TEXT BLOCK:
## BEGIN
Keywords: Aramid fiber reinforced polymer (AFRP) reinforced column; Plug-and play dissipater; Controlled rocking; Cyclic analysis; Numerical analysis.


Bridge substructures are the most seismically susceptible during earthquake since they provide the load- resisting capacity of the bridge structural systems. Following a major earthquake, it is highly likely that bridge columns have undergone large lateral displacements necessitating replacement of the bridge structure. Research efforts have therefore been directed in recent years to the development of innovative materials, detailing and design concepts to improve bridge column damage-tolerance, post-earthquake serviceability, and to reduce eventual cost of repair. While past research have considered practical alternatives such as seismic isolation, lap splice connection, etc. to conventional seismic strengthening in minimizing potential damage, their ability to accommodate large displacement and reliability under conditions of large and repeated cyclic loading to inelastic range are of concern.

Significant effort has been dedicated in the past few years towards the development of self-centering and cost-efficient rocking connections to achieve low damage systems. 10 Recently, several construction details of

unbonded post-tensioned tendons in bridge columns have been investigated to mitigate residual displacement and reduce damage caused by an earthquake. 4,9,7,16 Although these connections allow the use of modular systems, little focus has been given to the possibility of inspecting and, if necessary, replacing the tendons. Since damage is expected in the plastic hinge regions leading to substantial costs of repairing and business interruption, a controlled rocking with dissipative mechanism which allows easy mounting and replaceability of structural fuses after an earthquake event is needed to be considered before implementation. This paper examines the performance of the external rocking connection in improving the response of AFRP RC columns and limiting the longitudinal reinforcing bars strain demands.
## END
DATA LISTING:
## BEGIN
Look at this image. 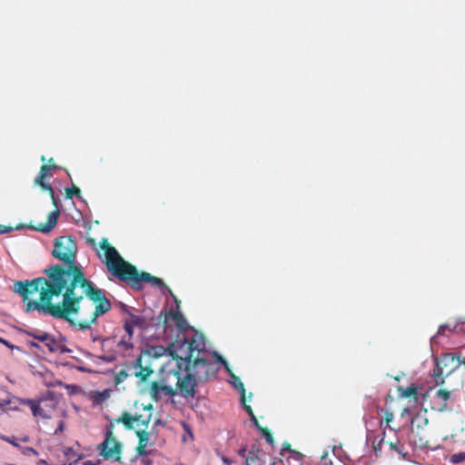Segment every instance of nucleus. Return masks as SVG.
I'll use <instances>...</instances> for the list:
<instances>
[{"label":"nucleus","instance_id":"43","mask_svg":"<svg viewBox=\"0 0 465 465\" xmlns=\"http://www.w3.org/2000/svg\"><path fill=\"white\" fill-rule=\"evenodd\" d=\"M141 461H142V463H143V465H152V460H151L149 458L145 457V456H143V457L141 459Z\"/></svg>","mask_w":465,"mask_h":465},{"label":"nucleus","instance_id":"12","mask_svg":"<svg viewBox=\"0 0 465 465\" xmlns=\"http://www.w3.org/2000/svg\"><path fill=\"white\" fill-rule=\"evenodd\" d=\"M435 399L439 401V409L444 411L448 407V401L450 399V391L440 389L435 393Z\"/></svg>","mask_w":465,"mask_h":465},{"label":"nucleus","instance_id":"53","mask_svg":"<svg viewBox=\"0 0 465 465\" xmlns=\"http://www.w3.org/2000/svg\"><path fill=\"white\" fill-rule=\"evenodd\" d=\"M147 411H151L153 409V406L149 404L147 407L144 408Z\"/></svg>","mask_w":465,"mask_h":465},{"label":"nucleus","instance_id":"30","mask_svg":"<svg viewBox=\"0 0 465 465\" xmlns=\"http://www.w3.org/2000/svg\"><path fill=\"white\" fill-rule=\"evenodd\" d=\"M262 434V436L265 438L266 441L270 444V445H273L274 443V440H273V437L271 433V431L267 429V428H263L262 430H260Z\"/></svg>","mask_w":465,"mask_h":465},{"label":"nucleus","instance_id":"50","mask_svg":"<svg viewBox=\"0 0 465 465\" xmlns=\"http://www.w3.org/2000/svg\"><path fill=\"white\" fill-rule=\"evenodd\" d=\"M82 465H96L95 463H94L93 461L91 460H85L82 463Z\"/></svg>","mask_w":465,"mask_h":465},{"label":"nucleus","instance_id":"19","mask_svg":"<svg viewBox=\"0 0 465 465\" xmlns=\"http://www.w3.org/2000/svg\"><path fill=\"white\" fill-rule=\"evenodd\" d=\"M399 391H401V396L404 398L416 397L418 394V388L414 384H411L405 389L400 388Z\"/></svg>","mask_w":465,"mask_h":465},{"label":"nucleus","instance_id":"24","mask_svg":"<svg viewBox=\"0 0 465 465\" xmlns=\"http://www.w3.org/2000/svg\"><path fill=\"white\" fill-rule=\"evenodd\" d=\"M233 378H234L233 386L236 390H238L240 391L241 401H242V403H244V397H245L244 385L237 377H233Z\"/></svg>","mask_w":465,"mask_h":465},{"label":"nucleus","instance_id":"15","mask_svg":"<svg viewBox=\"0 0 465 465\" xmlns=\"http://www.w3.org/2000/svg\"><path fill=\"white\" fill-rule=\"evenodd\" d=\"M51 353L61 351L64 352V349L52 335L49 336L48 340L44 343Z\"/></svg>","mask_w":465,"mask_h":465},{"label":"nucleus","instance_id":"56","mask_svg":"<svg viewBox=\"0 0 465 465\" xmlns=\"http://www.w3.org/2000/svg\"><path fill=\"white\" fill-rule=\"evenodd\" d=\"M41 161H43V162H45V155H42V156H41Z\"/></svg>","mask_w":465,"mask_h":465},{"label":"nucleus","instance_id":"27","mask_svg":"<svg viewBox=\"0 0 465 465\" xmlns=\"http://www.w3.org/2000/svg\"><path fill=\"white\" fill-rule=\"evenodd\" d=\"M25 227V225H24V224H18L15 227L0 224V234L8 233L14 230H19V229H22Z\"/></svg>","mask_w":465,"mask_h":465},{"label":"nucleus","instance_id":"14","mask_svg":"<svg viewBox=\"0 0 465 465\" xmlns=\"http://www.w3.org/2000/svg\"><path fill=\"white\" fill-rule=\"evenodd\" d=\"M22 403L26 404L30 407L32 413L35 417H43V418L46 417V415L44 413L42 408L40 407L39 402H36L34 400H23Z\"/></svg>","mask_w":465,"mask_h":465},{"label":"nucleus","instance_id":"47","mask_svg":"<svg viewBox=\"0 0 465 465\" xmlns=\"http://www.w3.org/2000/svg\"><path fill=\"white\" fill-rule=\"evenodd\" d=\"M223 461L226 464V465H231L232 463V460L226 458V457H223Z\"/></svg>","mask_w":465,"mask_h":465},{"label":"nucleus","instance_id":"36","mask_svg":"<svg viewBox=\"0 0 465 465\" xmlns=\"http://www.w3.org/2000/svg\"><path fill=\"white\" fill-rule=\"evenodd\" d=\"M394 418V415L391 411H386L385 413H384V420L386 422V424L389 426V424L392 421Z\"/></svg>","mask_w":465,"mask_h":465},{"label":"nucleus","instance_id":"57","mask_svg":"<svg viewBox=\"0 0 465 465\" xmlns=\"http://www.w3.org/2000/svg\"><path fill=\"white\" fill-rule=\"evenodd\" d=\"M76 463H77V461L75 460L74 462L70 463L69 465H75Z\"/></svg>","mask_w":465,"mask_h":465},{"label":"nucleus","instance_id":"32","mask_svg":"<svg viewBox=\"0 0 465 465\" xmlns=\"http://www.w3.org/2000/svg\"><path fill=\"white\" fill-rule=\"evenodd\" d=\"M118 345L125 350H130L134 347L129 337L127 339L125 337L122 338Z\"/></svg>","mask_w":465,"mask_h":465},{"label":"nucleus","instance_id":"51","mask_svg":"<svg viewBox=\"0 0 465 465\" xmlns=\"http://www.w3.org/2000/svg\"><path fill=\"white\" fill-rule=\"evenodd\" d=\"M87 242H90L92 245H95V241L94 239H87Z\"/></svg>","mask_w":465,"mask_h":465},{"label":"nucleus","instance_id":"22","mask_svg":"<svg viewBox=\"0 0 465 465\" xmlns=\"http://www.w3.org/2000/svg\"><path fill=\"white\" fill-rule=\"evenodd\" d=\"M136 435L138 437V444H142L145 447L148 446L149 444V432L146 431L145 430H137L136 431Z\"/></svg>","mask_w":465,"mask_h":465},{"label":"nucleus","instance_id":"31","mask_svg":"<svg viewBox=\"0 0 465 465\" xmlns=\"http://www.w3.org/2000/svg\"><path fill=\"white\" fill-rule=\"evenodd\" d=\"M465 460V451L455 453L451 456L450 461L453 463H460Z\"/></svg>","mask_w":465,"mask_h":465},{"label":"nucleus","instance_id":"3","mask_svg":"<svg viewBox=\"0 0 465 465\" xmlns=\"http://www.w3.org/2000/svg\"><path fill=\"white\" fill-rule=\"evenodd\" d=\"M221 365L227 366V361L216 351L192 358L190 361H177V367L180 370L190 371L200 382L207 381L212 377H215L221 369Z\"/></svg>","mask_w":465,"mask_h":465},{"label":"nucleus","instance_id":"25","mask_svg":"<svg viewBox=\"0 0 465 465\" xmlns=\"http://www.w3.org/2000/svg\"><path fill=\"white\" fill-rule=\"evenodd\" d=\"M65 194H66V198H68V199H72L74 196L81 198V190L78 187L74 185L71 188L65 189Z\"/></svg>","mask_w":465,"mask_h":465},{"label":"nucleus","instance_id":"7","mask_svg":"<svg viewBox=\"0 0 465 465\" xmlns=\"http://www.w3.org/2000/svg\"><path fill=\"white\" fill-rule=\"evenodd\" d=\"M182 371L177 367V370L173 371L174 376L177 378L176 386L183 398H194L199 381L190 371H185L186 374L182 377Z\"/></svg>","mask_w":465,"mask_h":465},{"label":"nucleus","instance_id":"2","mask_svg":"<svg viewBox=\"0 0 465 465\" xmlns=\"http://www.w3.org/2000/svg\"><path fill=\"white\" fill-rule=\"evenodd\" d=\"M100 248L104 252V262L108 271L121 282L130 284L133 289L141 290L143 282L167 289L176 303V308H172L166 312H162L157 317V325H162L163 331H167L172 321L180 331L183 332L188 329V322L180 312V301L164 284L163 280L146 272H140L134 265L123 259L116 249L110 245L106 238H103L100 242Z\"/></svg>","mask_w":465,"mask_h":465},{"label":"nucleus","instance_id":"55","mask_svg":"<svg viewBox=\"0 0 465 465\" xmlns=\"http://www.w3.org/2000/svg\"><path fill=\"white\" fill-rule=\"evenodd\" d=\"M30 345L33 346V347H38V344H36L35 342H31Z\"/></svg>","mask_w":465,"mask_h":465},{"label":"nucleus","instance_id":"8","mask_svg":"<svg viewBox=\"0 0 465 465\" xmlns=\"http://www.w3.org/2000/svg\"><path fill=\"white\" fill-rule=\"evenodd\" d=\"M128 369L133 371V374L144 381L153 373V369L149 365H143V358L139 356L128 365Z\"/></svg>","mask_w":465,"mask_h":465},{"label":"nucleus","instance_id":"13","mask_svg":"<svg viewBox=\"0 0 465 465\" xmlns=\"http://www.w3.org/2000/svg\"><path fill=\"white\" fill-rule=\"evenodd\" d=\"M45 178H40V174L38 173L37 177L35 179V183L36 185H39L44 191L48 192V193L50 194V196H51V198L53 200V203L54 205H56V200H55V197H54V191L53 187L51 186V184L46 183L45 182Z\"/></svg>","mask_w":465,"mask_h":465},{"label":"nucleus","instance_id":"10","mask_svg":"<svg viewBox=\"0 0 465 465\" xmlns=\"http://www.w3.org/2000/svg\"><path fill=\"white\" fill-rule=\"evenodd\" d=\"M59 213V210L56 209L48 214L46 223H39L36 226L29 224L26 227L45 233L49 232L56 225Z\"/></svg>","mask_w":465,"mask_h":465},{"label":"nucleus","instance_id":"37","mask_svg":"<svg viewBox=\"0 0 465 465\" xmlns=\"http://www.w3.org/2000/svg\"><path fill=\"white\" fill-rule=\"evenodd\" d=\"M92 341H93L94 342H95V341H100L101 346H102V348H103V347L104 346V343H105V342H107V341H109V339H108V338H102V337H100V336H93V337H92Z\"/></svg>","mask_w":465,"mask_h":465},{"label":"nucleus","instance_id":"28","mask_svg":"<svg viewBox=\"0 0 465 465\" xmlns=\"http://www.w3.org/2000/svg\"><path fill=\"white\" fill-rule=\"evenodd\" d=\"M135 326L133 325L129 321L127 320H124V330L125 331V332L127 333V335L129 336V340H132L133 338V335H134V328Z\"/></svg>","mask_w":465,"mask_h":465},{"label":"nucleus","instance_id":"40","mask_svg":"<svg viewBox=\"0 0 465 465\" xmlns=\"http://www.w3.org/2000/svg\"><path fill=\"white\" fill-rule=\"evenodd\" d=\"M242 405H243V409L249 414L250 418L254 415L252 409L250 405H247L245 401H244V403H242Z\"/></svg>","mask_w":465,"mask_h":465},{"label":"nucleus","instance_id":"45","mask_svg":"<svg viewBox=\"0 0 465 465\" xmlns=\"http://www.w3.org/2000/svg\"><path fill=\"white\" fill-rule=\"evenodd\" d=\"M445 329H446V326H440L439 330H438V332H437V335H443L444 334V331H445Z\"/></svg>","mask_w":465,"mask_h":465},{"label":"nucleus","instance_id":"4","mask_svg":"<svg viewBox=\"0 0 465 465\" xmlns=\"http://www.w3.org/2000/svg\"><path fill=\"white\" fill-rule=\"evenodd\" d=\"M135 419L136 418H134V415L127 411H124L119 418L110 420L109 424L105 427L104 440L98 446V450H100V455L105 460L120 461L122 444L114 435V424L122 423L125 429L133 430Z\"/></svg>","mask_w":465,"mask_h":465},{"label":"nucleus","instance_id":"49","mask_svg":"<svg viewBox=\"0 0 465 465\" xmlns=\"http://www.w3.org/2000/svg\"><path fill=\"white\" fill-rule=\"evenodd\" d=\"M64 430V423L60 422L58 429L55 430V433Z\"/></svg>","mask_w":465,"mask_h":465},{"label":"nucleus","instance_id":"5","mask_svg":"<svg viewBox=\"0 0 465 465\" xmlns=\"http://www.w3.org/2000/svg\"><path fill=\"white\" fill-rule=\"evenodd\" d=\"M211 353L206 350L205 337L198 332L193 334L190 339H176L169 344V355L176 361H190L192 358Z\"/></svg>","mask_w":465,"mask_h":465},{"label":"nucleus","instance_id":"46","mask_svg":"<svg viewBox=\"0 0 465 465\" xmlns=\"http://www.w3.org/2000/svg\"><path fill=\"white\" fill-rule=\"evenodd\" d=\"M10 403V401H5V400H1L0 401V408H3L6 405H8Z\"/></svg>","mask_w":465,"mask_h":465},{"label":"nucleus","instance_id":"20","mask_svg":"<svg viewBox=\"0 0 465 465\" xmlns=\"http://www.w3.org/2000/svg\"><path fill=\"white\" fill-rule=\"evenodd\" d=\"M26 334L41 342H45L51 334L39 331H27Z\"/></svg>","mask_w":465,"mask_h":465},{"label":"nucleus","instance_id":"54","mask_svg":"<svg viewBox=\"0 0 465 465\" xmlns=\"http://www.w3.org/2000/svg\"><path fill=\"white\" fill-rule=\"evenodd\" d=\"M53 162H54V158H50V159L48 160V164H52V163H53Z\"/></svg>","mask_w":465,"mask_h":465},{"label":"nucleus","instance_id":"18","mask_svg":"<svg viewBox=\"0 0 465 465\" xmlns=\"http://www.w3.org/2000/svg\"><path fill=\"white\" fill-rule=\"evenodd\" d=\"M447 383L452 391H456L460 390L464 383H465V378H462L461 380L459 378H448Z\"/></svg>","mask_w":465,"mask_h":465},{"label":"nucleus","instance_id":"39","mask_svg":"<svg viewBox=\"0 0 465 465\" xmlns=\"http://www.w3.org/2000/svg\"><path fill=\"white\" fill-rule=\"evenodd\" d=\"M250 420L252 421V423L254 424V426L259 430H262L263 429V427L259 423L257 418L255 415L252 416L250 418Z\"/></svg>","mask_w":465,"mask_h":465},{"label":"nucleus","instance_id":"33","mask_svg":"<svg viewBox=\"0 0 465 465\" xmlns=\"http://www.w3.org/2000/svg\"><path fill=\"white\" fill-rule=\"evenodd\" d=\"M383 444H386V440H384V438L381 439L377 443L373 444V450L377 456L381 453Z\"/></svg>","mask_w":465,"mask_h":465},{"label":"nucleus","instance_id":"11","mask_svg":"<svg viewBox=\"0 0 465 465\" xmlns=\"http://www.w3.org/2000/svg\"><path fill=\"white\" fill-rule=\"evenodd\" d=\"M262 450L255 445H252L245 457L244 465H262L261 458Z\"/></svg>","mask_w":465,"mask_h":465},{"label":"nucleus","instance_id":"29","mask_svg":"<svg viewBox=\"0 0 465 465\" xmlns=\"http://www.w3.org/2000/svg\"><path fill=\"white\" fill-rule=\"evenodd\" d=\"M153 356L160 357L163 355L165 352L169 354V346L167 348H164L163 346H157L153 348Z\"/></svg>","mask_w":465,"mask_h":465},{"label":"nucleus","instance_id":"41","mask_svg":"<svg viewBox=\"0 0 465 465\" xmlns=\"http://www.w3.org/2000/svg\"><path fill=\"white\" fill-rule=\"evenodd\" d=\"M247 452H248V450H247V449H246V447H245V446H244V447H242V448L238 450V454H239L241 457L244 458V459H245V457H246V455H247Z\"/></svg>","mask_w":465,"mask_h":465},{"label":"nucleus","instance_id":"38","mask_svg":"<svg viewBox=\"0 0 465 465\" xmlns=\"http://www.w3.org/2000/svg\"><path fill=\"white\" fill-rule=\"evenodd\" d=\"M0 343L5 345L6 347H8L10 349H18L17 346L13 345L11 342H9L8 341L5 340L2 337H0Z\"/></svg>","mask_w":465,"mask_h":465},{"label":"nucleus","instance_id":"34","mask_svg":"<svg viewBox=\"0 0 465 465\" xmlns=\"http://www.w3.org/2000/svg\"><path fill=\"white\" fill-rule=\"evenodd\" d=\"M136 454H137V456H140V457L146 456L147 455L146 447L142 444H138L136 447Z\"/></svg>","mask_w":465,"mask_h":465},{"label":"nucleus","instance_id":"44","mask_svg":"<svg viewBox=\"0 0 465 465\" xmlns=\"http://www.w3.org/2000/svg\"><path fill=\"white\" fill-rule=\"evenodd\" d=\"M284 450H288V451L292 450L290 443H288V442L283 443L282 451H284Z\"/></svg>","mask_w":465,"mask_h":465},{"label":"nucleus","instance_id":"35","mask_svg":"<svg viewBox=\"0 0 465 465\" xmlns=\"http://www.w3.org/2000/svg\"><path fill=\"white\" fill-rule=\"evenodd\" d=\"M117 306L120 309L121 312L125 313L127 315L131 314V309L126 304L120 302L117 303Z\"/></svg>","mask_w":465,"mask_h":465},{"label":"nucleus","instance_id":"1","mask_svg":"<svg viewBox=\"0 0 465 465\" xmlns=\"http://www.w3.org/2000/svg\"><path fill=\"white\" fill-rule=\"evenodd\" d=\"M76 252L77 244L74 237L64 235L55 238L52 255L65 266L51 265L44 270L46 277L14 283V292L25 303V312H37L74 325L71 315L79 313L80 303L86 296L95 306L88 321L77 323L78 328L84 331L112 309L104 291L88 280L82 266L76 264Z\"/></svg>","mask_w":465,"mask_h":465},{"label":"nucleus","instance_id":"42","mask_svg":"<svg viewBox=\"0 0 465 465\" xmlns=\"http://www.w3.org/2000/svg\"><path fill=\"white\" fill-rule=\"evenodd\" d=\"M25 453L27 454V453H32L35 456L38 455V452L34 449V448H31V447H27L25 448Z\"/></svg>","mask_w":465,"mask_h":465},{"label":"nucleus","instance_id":"23","mask_svg":"<svg viewBox=\"0 0 465 465\" xmlns=\"http://www.w3.org/2000/svg\"><path fill=\"white\" fill-rule=\"evenodd\" d=\"M135 419V422L137 423V426H144L147 427L150 420H151V414L148 415H143V414H135L134 415Z\"/></svg>","mask_w":465,"mask_h":465},{"label":"nucleus","instance_id":"9","mask_svg":"<svg viewBox=\"0 0 465 465\" xmlns=\"http://www.w3.org/2000/svg\"><path fill=\"white\" fill-rule=\"evenodd\" d=\"M149 393L151 398L157 401L162 398V394L174 396L176 391L171 386L160 384L158 381H153L150 386Z\"/></svg>","mask_w":465,"mask_h":465},{"label":"nucleus","instance_id":"52","mask_svg":"<svg viewBox=\"0 0 465 465\" xmlns=\"http://www.w3.org/2000/svg\"><path fill=\"white\" fill-rule=\"evenodd\" d=\"M39 464L40 465H48V463L45 460H40Z\"/></svg>","mask_w":465,"mask_h":465},{"label":"nucleus","instance_id":"48","mask_svg":"<svg viewBox=\"0 0 465 465\" xmlns=\"http://www.w3.org/2000/svg\"><path fill=\"white\" fill-rule=\"evenodd\" d=\"M5 440L7 442H9V443H11L12 445H14V446H18V444H17L14 440H11V439H9V438H5Z\"/></svg>","mask_w":465,"mask_h":465},{"label":"nucleus","instance_id":"21","mask_svg":"<svg viewBox=\"0 0 465 465\" xmlns=\"http://www.w3.org/2000/svg\"><path fill=\"white\" fill-rule=\"evenodd\" d=\"M57 169L55 164H43L40 168V178H49L53 175L52 170Z\"/></svg>","mask_w":465,"mask_h":465},{"label":"nucleus","instance_id":"16","mask_svg":"<svg viewBox=\"0 0 465 465\" xmlns=\"http://www.w3.org/2000/svg\"><path fill=\"white\" fill-rule=\"evenodd\" d=\"M386 444L389 445L391 451L396 452L401 457L405 458L406 452L404 445L399 440H396L395 441H386Z\"/></svg>","mask_w":465,"mask_h":465},{"label":"nucleus","instance_id":"17","mask_svg":"<svg viewBox=\"0 0 465 465\" xmlns=\"http://www.w3.org/2000/svg\"><path fill=\"white\" fill-rule=\"evenodd\" d=\"M128 316L129 319L126 320L129 321L133 325L139 327L141 329H144L147 327V322L144 317L134 315L132 312Z\"/></svg>","mask_w":465,"mask_h":465},{"label":"nucleus","instance_id":"26","mask_svg":"<svg viewBox=\"0 0 465 465\" xmlns=\"http://www.w3.org/2000/svg\"><path fill=\"white\" fill-rule=\"evenodd\" d=\"M129 376H130V373L127 371L121 370L115 375L114 381L116 384H120V383L124 382Z\"/></svg>","mask_w":465,"mask_h":465},{"label":"nucleus","instance_id":"6","mask_svg":"<svg viewBox=\"0 0 465 465\" xmlns=\"http://www.w3.org/2000/svg\"><path fill=\"white\" fill-rule=\"evenodd\" d=\"M434 361L431 376L437 385H443L445 378H465V361L456 358L454 353H444Z\"/></svg>","mask_w":465,"mask_h":465}]
</instances>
## END
WHAT IS ASKED: Please return the passage on bridge columns word for word, from "Keywords: Aramid fiber" up to and including "analysis; Numerical analysis.".

REPLY:
Keywords: Aramid fiber reinforced polymer (AFRP) reinforced column; Plug-and play dissipater; Controlled rocking; Cyclic analysis; Numerical analysis.